The lower courts agreed with X. They ordered Y to vote in favour of dismissing three of the five directors he had nominated. More interestingly, the court also allowed indirect enforcement: if Y failed to comply, he would be fined KRW 1 million per day.

The issue before the courts was whether such a voting rights agreement could restrict how a party exercised their shareholder vote. Korean law does not typically allow external contracts to override rights established in the articles of incorporation. However, this case signals a departure from that rigidity.

The Supreme Court upheld the lower court rulings. It confirmed that a shareholder can be bound by a contract that limits how they vote, so long as the agreement is clear and mutual. This is the first time Korea’s top court has formally recognised this principle.

This may come as a surprise in a civil law jurisdiction like Korea, where formalities tend to matter and shareholder sovereignty has been respected in the past. However, the decision aligns with broader commercial logic.
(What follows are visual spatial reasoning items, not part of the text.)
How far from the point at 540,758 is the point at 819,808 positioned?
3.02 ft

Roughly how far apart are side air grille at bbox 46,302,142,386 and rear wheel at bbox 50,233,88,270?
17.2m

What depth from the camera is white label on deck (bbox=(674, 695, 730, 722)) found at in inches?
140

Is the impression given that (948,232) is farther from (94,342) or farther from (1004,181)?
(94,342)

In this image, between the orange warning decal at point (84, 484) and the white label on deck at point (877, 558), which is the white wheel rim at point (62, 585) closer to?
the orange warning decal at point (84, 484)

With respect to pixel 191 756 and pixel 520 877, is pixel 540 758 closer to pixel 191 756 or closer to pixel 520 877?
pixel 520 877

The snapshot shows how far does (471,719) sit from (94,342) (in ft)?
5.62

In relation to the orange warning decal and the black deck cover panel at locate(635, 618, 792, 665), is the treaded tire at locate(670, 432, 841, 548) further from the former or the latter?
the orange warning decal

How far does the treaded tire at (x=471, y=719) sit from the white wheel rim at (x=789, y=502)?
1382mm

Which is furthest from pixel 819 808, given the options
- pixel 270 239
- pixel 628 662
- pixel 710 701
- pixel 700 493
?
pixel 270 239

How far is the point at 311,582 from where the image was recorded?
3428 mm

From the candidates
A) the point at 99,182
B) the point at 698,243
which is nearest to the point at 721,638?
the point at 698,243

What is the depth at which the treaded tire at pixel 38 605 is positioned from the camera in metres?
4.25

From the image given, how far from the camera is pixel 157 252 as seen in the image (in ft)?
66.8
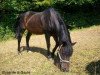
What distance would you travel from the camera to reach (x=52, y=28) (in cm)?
1180

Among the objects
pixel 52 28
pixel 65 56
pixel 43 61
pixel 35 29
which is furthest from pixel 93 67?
pixel 35 29

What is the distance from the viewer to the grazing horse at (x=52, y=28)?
35.0ft

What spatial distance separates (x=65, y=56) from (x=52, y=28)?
1.59 m

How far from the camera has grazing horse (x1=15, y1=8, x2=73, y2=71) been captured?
35.0 feet

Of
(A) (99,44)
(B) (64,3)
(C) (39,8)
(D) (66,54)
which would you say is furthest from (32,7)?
(D) (66,54)

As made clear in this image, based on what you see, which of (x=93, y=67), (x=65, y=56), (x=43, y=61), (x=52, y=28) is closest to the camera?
(x=65, y=56)

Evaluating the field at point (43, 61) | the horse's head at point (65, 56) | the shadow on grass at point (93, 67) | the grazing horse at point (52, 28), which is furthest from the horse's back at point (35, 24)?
the shadow on grass at point (93, 67)

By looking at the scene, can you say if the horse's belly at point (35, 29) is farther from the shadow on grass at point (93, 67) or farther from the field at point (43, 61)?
the shadow on grass at point (93, 67)

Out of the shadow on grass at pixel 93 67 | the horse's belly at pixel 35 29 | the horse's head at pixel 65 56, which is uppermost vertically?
the horse's belly at pixel 35 29

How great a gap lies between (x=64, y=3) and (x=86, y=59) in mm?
9785

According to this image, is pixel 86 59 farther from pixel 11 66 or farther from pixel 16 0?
pixel 16 0

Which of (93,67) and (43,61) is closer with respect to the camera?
(93,67)

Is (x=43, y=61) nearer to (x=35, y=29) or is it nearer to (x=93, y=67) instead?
(x=35, y=29)

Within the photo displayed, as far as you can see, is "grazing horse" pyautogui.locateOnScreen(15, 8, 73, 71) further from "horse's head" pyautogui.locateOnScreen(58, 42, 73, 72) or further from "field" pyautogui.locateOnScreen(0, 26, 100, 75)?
"field" pyautogui.locateOnScreen(0, 26, 100, 75)
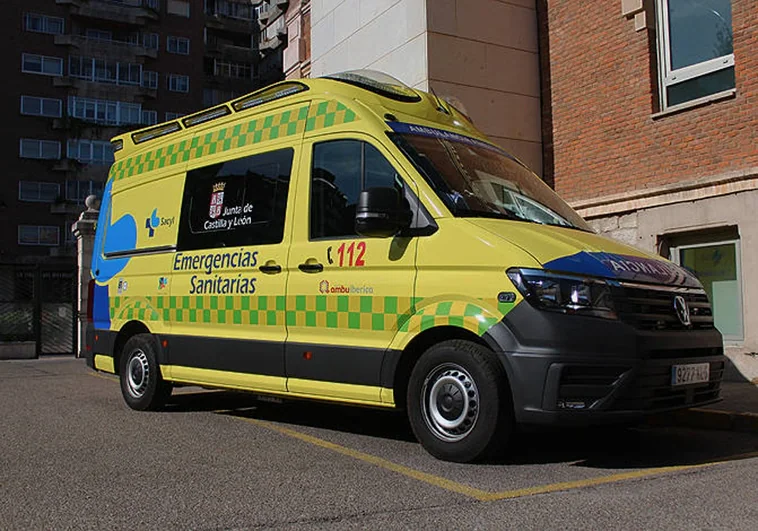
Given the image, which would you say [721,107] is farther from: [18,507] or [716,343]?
[18,507]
Parties entering a joint venture need certainty that their partner will not upend the governance structure without agreement. Voting rights agreements are one way to achieve that—and now they have clear judicial backing.

The court noted that while the agreement was not in the articles of incorporation, it was still binding between the parties. When Y voted to expand the board, he broke that agreement. X was entitled to seek redress, and the court would step in to restore the intended balance.

What is also notable is the use of indirect enforcement. Courts in Korea can now impose daily fines to ensure compliance with contractual obligations relating to voting rights. This gives real teeth to agreements.

In practical terms, this case strengthens the position of minority shareholders and joint venture partners. It provides confidence that Korean courts will not only respect governance agreements but also enforce them with real consequences.

For foreign investors and joint venture partners operating in Korea, the message is clear. Agreements on how votes are cast and boards are structured are not just symbolic. They can and will be enforced—both in spirit and in practice.